Ahora, saca un libro rojo de su desgastada mochila y me prometo a mí mismo colmarla de lujos y amor. Pero como siempre, no soy capaz de levantarme del escritorio y acercarme hasta su mesa. Tan solo me quedo ahí, observando su peculiar belleza sin hablar, sin decirle lo preciosa que creo que es.

- Algún día- digo de nuevo y me concentro en las facturas y los bocetos.

Los libros pesan en las estanterías y los maniquís posan orgullosos sus trajes de gala. El café caliente caliente choca contra sus labios y yo suspiro. A mi izquierda, el teléfono suena y desganado, escucho la voz de la señora Ramírez por el altavoz.

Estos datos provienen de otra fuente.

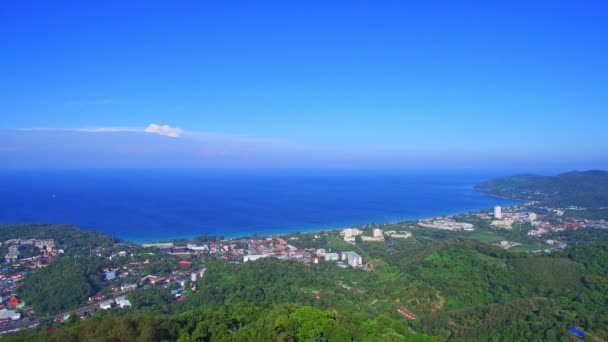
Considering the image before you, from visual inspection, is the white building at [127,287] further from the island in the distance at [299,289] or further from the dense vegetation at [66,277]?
the dense vegetation at [66,277]

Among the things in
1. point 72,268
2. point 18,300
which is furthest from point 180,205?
point 18,300

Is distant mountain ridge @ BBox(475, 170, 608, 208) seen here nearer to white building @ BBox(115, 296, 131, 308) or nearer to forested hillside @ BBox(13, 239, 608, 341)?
forested hillside @ BBox(13, 239, 608, 341)

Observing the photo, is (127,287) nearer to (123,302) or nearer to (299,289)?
(123,302)

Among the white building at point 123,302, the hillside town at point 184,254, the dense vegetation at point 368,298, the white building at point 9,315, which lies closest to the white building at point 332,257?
the hillside town at point 184,254

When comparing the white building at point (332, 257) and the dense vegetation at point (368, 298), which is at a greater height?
the dense vegetation at point (368, 298)

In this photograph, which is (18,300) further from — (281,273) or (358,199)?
(358,199)

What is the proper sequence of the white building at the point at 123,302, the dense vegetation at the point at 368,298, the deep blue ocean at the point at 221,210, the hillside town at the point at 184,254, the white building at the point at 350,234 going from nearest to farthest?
the dense vegetation at the point at 368,298 → the white building at the point at 123,302 → the hillside town at the point at 184,254 → the white building at the point at 350,234 → the deep blue ocean at the point at 221,210

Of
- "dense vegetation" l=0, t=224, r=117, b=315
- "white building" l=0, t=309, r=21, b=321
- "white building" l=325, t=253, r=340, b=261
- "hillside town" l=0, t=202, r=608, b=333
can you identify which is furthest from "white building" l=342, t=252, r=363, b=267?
"white building" l=0, t=309, r=21, b=321
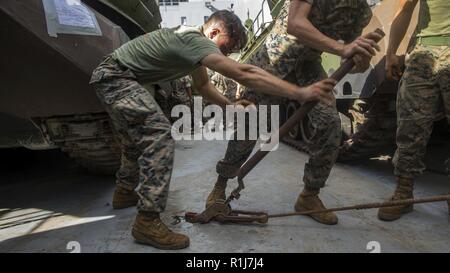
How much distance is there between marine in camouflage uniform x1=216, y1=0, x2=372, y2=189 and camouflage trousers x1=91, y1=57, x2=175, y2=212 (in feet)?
2.04

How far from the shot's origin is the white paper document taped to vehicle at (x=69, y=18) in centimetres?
271

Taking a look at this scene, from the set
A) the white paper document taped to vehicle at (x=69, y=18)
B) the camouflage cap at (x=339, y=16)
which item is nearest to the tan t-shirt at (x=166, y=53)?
the white paper document taped to vehicle at (x=69, y=18)

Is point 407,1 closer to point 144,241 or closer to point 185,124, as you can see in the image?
point 144,241

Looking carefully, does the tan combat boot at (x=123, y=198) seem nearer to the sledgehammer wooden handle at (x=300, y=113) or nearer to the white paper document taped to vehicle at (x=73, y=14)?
the sledgehammer wooden handle at (x=300, y=113)

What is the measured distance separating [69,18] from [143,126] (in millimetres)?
932

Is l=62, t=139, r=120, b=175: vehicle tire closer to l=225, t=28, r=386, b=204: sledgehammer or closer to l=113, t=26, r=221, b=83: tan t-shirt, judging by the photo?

Motas de polvo vuelan cuando Aitana, una empleada, sacude un trapo sucio. Las agujas del reloj bailan al compás del silencio y yo siento que me muero cuando la veo suspirar entre los cientos de hojas de sus apuntes. La voz de la señora suena más fuerte por el teléfono, exclamando entusiasmada lo mucho que he conseguido. Me recuerda lo grande que soy, lo importante que me he vuelto. Pero yo no soy nada más que un hombre perdido en sus ojos claros y su piel de ébano. Soy alguien que llegó en busca de refugio a aquella ciudad loca, remota y tan confundida como mis sentimientos. Alguien a quien por una vez la suerte se acercó y decidió dar una oportunidad a aquel pequeño local que, con el tiempo, sería hogar de artistas, biblioteca para los solitarios y cafetería para los amantes del atardecer.

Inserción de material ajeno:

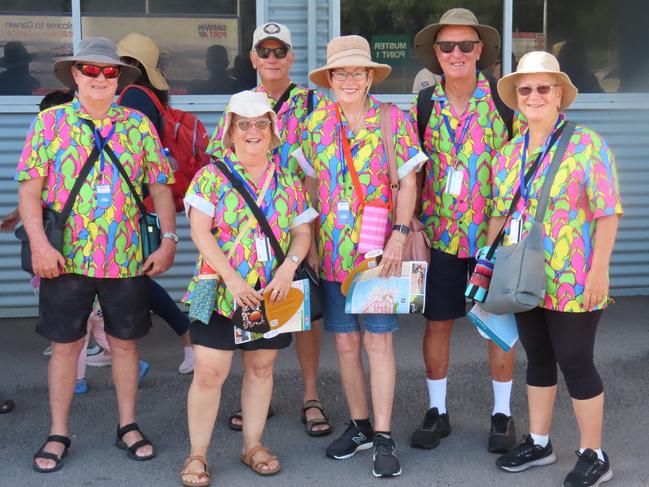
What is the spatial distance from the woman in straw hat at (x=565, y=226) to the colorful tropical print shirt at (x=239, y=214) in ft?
3.12

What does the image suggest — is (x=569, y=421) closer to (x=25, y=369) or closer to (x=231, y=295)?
(x=231, y=295)

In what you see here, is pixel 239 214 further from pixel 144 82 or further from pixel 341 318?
pixel 144 82

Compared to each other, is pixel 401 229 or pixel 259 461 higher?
pixel 401 229

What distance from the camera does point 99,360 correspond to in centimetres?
607

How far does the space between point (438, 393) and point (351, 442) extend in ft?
1.83

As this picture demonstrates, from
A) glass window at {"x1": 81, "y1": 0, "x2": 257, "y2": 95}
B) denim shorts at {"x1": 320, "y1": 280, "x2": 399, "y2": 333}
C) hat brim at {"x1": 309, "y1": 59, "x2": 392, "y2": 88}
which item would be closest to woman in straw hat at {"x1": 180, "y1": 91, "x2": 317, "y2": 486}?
denim shorts at {"x1": 320, "y1": 280, "x2": 399, "y2": 333}

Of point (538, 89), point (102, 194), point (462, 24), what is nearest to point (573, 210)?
point (538, 89)

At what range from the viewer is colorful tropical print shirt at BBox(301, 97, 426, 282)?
4336 mm

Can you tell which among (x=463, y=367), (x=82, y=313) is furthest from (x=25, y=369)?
(x=463, y=367)

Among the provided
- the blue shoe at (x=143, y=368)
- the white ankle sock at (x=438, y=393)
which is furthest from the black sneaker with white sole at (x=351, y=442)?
the blue shoe at (x=143, y=368)

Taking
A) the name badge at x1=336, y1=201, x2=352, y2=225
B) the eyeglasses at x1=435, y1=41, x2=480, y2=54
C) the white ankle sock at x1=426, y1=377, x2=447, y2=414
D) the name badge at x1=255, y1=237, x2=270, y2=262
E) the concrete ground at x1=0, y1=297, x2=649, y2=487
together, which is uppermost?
the eyeglasses at x1=435, y1=41, x2=480, y2=54

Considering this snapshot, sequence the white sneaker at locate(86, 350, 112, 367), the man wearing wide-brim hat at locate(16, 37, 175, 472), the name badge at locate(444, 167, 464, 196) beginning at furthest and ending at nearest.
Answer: the white sneaker at locate(86, 350, 112, 367), the name badge at locate(444, 167, 464, 196), the man wearing wide-brim hat at locate(16, 37, 175, 472)

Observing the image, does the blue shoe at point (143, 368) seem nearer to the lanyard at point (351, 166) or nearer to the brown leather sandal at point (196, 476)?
the brown leather sandal at point (196, 476)

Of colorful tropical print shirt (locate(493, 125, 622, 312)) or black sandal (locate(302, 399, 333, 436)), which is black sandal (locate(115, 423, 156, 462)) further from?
colorful tropical print shirt (locate(493, 125, 622, 312))
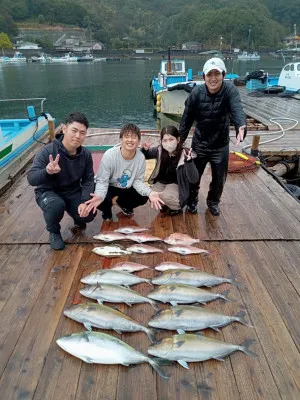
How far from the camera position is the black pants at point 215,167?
391 cm

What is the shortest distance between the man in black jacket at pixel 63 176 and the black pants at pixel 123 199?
34cm

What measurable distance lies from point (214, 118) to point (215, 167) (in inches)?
25.7

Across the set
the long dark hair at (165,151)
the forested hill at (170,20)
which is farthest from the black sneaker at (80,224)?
the forested hill at (170,20)

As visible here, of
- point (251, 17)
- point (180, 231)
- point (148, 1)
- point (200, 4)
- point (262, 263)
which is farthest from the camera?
point (148, 1)

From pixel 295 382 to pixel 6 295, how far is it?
2.41 meters

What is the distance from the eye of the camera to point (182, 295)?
2574 millimetres

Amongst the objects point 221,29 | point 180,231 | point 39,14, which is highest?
point 39,14

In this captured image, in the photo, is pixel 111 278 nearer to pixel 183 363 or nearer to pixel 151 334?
pixel 151 334

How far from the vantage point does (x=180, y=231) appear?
3.82m

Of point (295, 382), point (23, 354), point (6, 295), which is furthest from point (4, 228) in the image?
point (295, 382)

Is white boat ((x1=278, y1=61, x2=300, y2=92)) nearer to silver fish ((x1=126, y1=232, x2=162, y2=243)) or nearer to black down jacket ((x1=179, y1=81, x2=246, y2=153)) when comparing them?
black down jacket ((x1=179, y1=81, x2=246, y2=153))

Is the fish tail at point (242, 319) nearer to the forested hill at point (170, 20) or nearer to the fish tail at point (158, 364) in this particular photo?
the fish tail at point (158, 364)

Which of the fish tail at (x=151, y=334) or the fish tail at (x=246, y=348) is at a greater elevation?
the fish tail at (x=151, y=334)

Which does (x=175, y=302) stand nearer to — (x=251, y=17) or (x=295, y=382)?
(x=295, y=382)
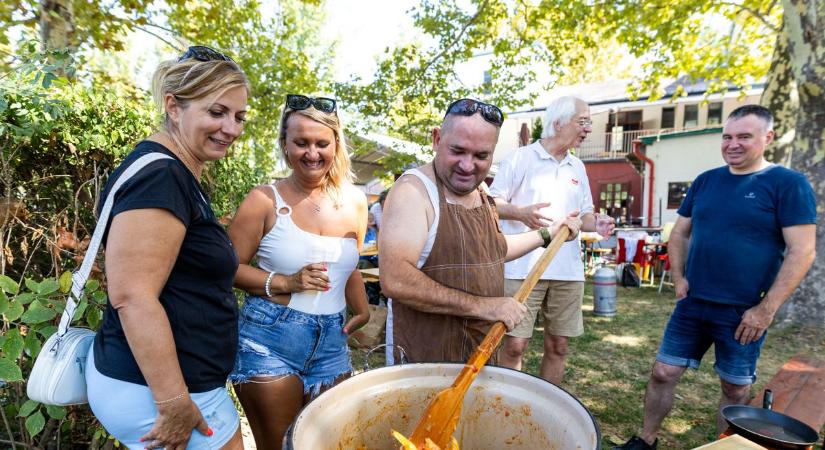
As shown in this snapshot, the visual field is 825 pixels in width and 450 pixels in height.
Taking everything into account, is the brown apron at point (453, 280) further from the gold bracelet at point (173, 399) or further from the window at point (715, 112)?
the window at point (715, 112)

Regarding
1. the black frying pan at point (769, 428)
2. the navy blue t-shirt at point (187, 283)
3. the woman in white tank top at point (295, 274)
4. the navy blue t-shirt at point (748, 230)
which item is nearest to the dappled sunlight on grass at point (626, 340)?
the navy blue t-shirt at point (748, 230)

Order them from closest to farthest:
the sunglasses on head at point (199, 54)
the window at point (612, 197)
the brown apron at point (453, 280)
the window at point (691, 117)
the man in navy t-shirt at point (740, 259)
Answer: the sunglasses on head at point (199, 54), the brown apron at point (453, 280), the man in navy t-shirt at point (740, 259), the window at point (691, 117), the window at point (612, 197)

Un anciano tose y la línea se corta. Vuelve a suspirar y yo lo hago con ella. Mis ojos vagando por sus finas manos, los suyos nadando entre las letras. El tiempo pasa y las agujas del reloj siguen bailando. El silencio se rompe con otra llamada que esta vez no decido contestar. Los demás me miran y sonríen, las mujeres coquetean y los hombres parpadean confundidos. Poco a poco, la luna vuelve al cielo, en donde hace el amor con el sol. Entonces, las nubes lloran cuando me ven abrir de nuevo el cajón.

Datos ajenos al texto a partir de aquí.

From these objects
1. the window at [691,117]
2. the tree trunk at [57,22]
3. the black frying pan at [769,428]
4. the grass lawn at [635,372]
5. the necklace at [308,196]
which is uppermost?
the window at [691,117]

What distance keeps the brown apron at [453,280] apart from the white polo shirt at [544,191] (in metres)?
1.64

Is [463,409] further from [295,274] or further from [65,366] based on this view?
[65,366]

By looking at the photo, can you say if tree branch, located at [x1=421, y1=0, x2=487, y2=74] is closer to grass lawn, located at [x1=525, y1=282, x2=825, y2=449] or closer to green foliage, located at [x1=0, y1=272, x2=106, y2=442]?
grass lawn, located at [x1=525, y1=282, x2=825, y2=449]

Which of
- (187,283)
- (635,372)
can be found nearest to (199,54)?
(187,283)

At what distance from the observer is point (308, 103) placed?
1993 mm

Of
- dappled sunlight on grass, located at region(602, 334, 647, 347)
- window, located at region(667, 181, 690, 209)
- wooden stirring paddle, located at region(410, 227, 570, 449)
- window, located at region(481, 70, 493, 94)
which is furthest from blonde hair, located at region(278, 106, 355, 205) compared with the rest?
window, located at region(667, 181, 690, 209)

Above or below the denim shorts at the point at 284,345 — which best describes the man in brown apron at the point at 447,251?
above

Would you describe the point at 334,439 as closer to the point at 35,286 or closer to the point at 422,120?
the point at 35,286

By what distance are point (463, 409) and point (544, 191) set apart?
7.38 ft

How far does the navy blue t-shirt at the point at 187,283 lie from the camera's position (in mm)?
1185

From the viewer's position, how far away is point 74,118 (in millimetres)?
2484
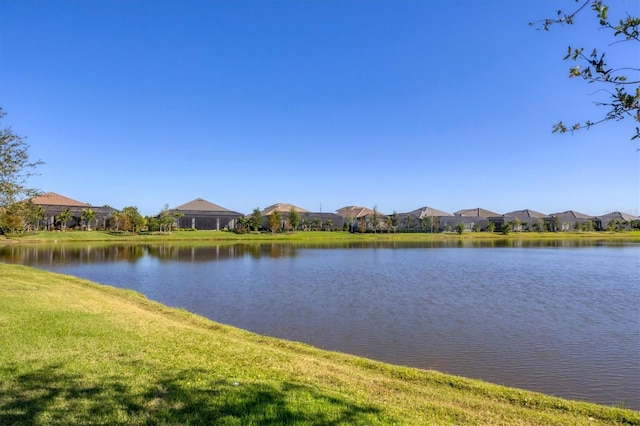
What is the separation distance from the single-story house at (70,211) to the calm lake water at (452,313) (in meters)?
55.1

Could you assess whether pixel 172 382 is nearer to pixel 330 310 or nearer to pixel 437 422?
pixel 437 422

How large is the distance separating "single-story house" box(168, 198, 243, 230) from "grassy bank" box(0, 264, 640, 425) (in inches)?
3292

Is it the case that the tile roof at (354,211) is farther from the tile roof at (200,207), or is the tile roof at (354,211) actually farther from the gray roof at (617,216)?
the gray roof at (617,216)

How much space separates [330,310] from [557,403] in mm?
10630

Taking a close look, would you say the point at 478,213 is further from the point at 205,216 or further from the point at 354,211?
the point at 205,216

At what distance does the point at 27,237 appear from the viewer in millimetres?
60719

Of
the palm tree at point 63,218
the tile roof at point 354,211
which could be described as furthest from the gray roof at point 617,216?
the palm tree at point 63,218

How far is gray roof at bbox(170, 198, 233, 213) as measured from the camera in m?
93.1

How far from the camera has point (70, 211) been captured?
78.4m

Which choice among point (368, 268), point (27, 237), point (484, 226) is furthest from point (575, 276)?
point (484, 226)

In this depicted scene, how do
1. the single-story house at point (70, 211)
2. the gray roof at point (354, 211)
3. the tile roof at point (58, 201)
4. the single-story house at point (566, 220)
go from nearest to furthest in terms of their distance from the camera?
the single-story house at point (70, 211), the tile roof at point (58, 201), the gray roof at point (354, 211), the single-story house at point (566, 220)

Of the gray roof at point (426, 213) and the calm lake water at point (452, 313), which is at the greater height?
the gray roof at point (426, 213)

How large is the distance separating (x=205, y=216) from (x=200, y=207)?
13.8ft

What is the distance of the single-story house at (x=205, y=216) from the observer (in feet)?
299
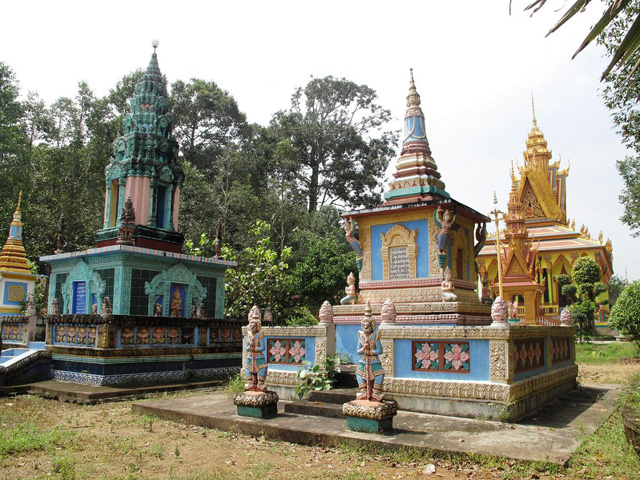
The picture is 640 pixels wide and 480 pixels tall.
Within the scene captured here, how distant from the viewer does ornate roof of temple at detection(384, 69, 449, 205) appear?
13781 millimetres

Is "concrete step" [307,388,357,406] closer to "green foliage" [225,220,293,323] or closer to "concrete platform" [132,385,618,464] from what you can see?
"concrete platform" [132,385,618,464]

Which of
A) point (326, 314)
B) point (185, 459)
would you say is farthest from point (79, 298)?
point (185, 459)

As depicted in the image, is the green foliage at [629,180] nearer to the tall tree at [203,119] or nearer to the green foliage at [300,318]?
the green foliage at [300,318]

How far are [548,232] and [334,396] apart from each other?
3989cm

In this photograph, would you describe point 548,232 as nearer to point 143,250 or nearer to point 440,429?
point 143,250

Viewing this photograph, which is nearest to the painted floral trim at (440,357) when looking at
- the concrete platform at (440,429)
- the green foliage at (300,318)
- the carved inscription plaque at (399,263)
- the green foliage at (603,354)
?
the concrete platform at (440,429)

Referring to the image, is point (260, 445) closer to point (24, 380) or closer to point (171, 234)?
point (24, 380)

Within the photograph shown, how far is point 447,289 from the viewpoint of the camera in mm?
11461

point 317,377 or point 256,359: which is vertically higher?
point 256,359

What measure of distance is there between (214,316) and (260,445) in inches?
437

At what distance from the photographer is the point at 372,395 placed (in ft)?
24.5

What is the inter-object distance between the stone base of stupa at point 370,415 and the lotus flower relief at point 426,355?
1.70 m

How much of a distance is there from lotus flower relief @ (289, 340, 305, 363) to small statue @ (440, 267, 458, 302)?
328 centimetres

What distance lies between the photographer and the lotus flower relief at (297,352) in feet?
35.4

Sintiéndome valiente y fuerte, rescato con mis dedos una hoja en blanco perdida entre tanto cacharro y escribo en ella algo nuevo, más brillante y mejor. Esta vez no expreso mi dolor ni mis ansias de que me vea, de que me quiera. No, hoy narro mi futuro próximo. Le cuento de nuevo a Ares, como antaño hice, lo valiente que me siento. Y es que estoy decido.

La puerta se abre y yo salgo por ella. Las luces de navidad ya parpadean en algunas casas cuando corro por las calles y llego hasta el buzón. Sin embargo, mi coraza orgullosa se rompe cuando me doy cuenta de que no la puedo mandar. Tal vez ha sido la emoción o la espontaneidad de mi decisión lo que me ha hecho olvidarme del sobre. Entonces, empiezo a pensar que tal vez el destino no quiere que Ares sepa de mí. Quizás el reino este mejor sin mí.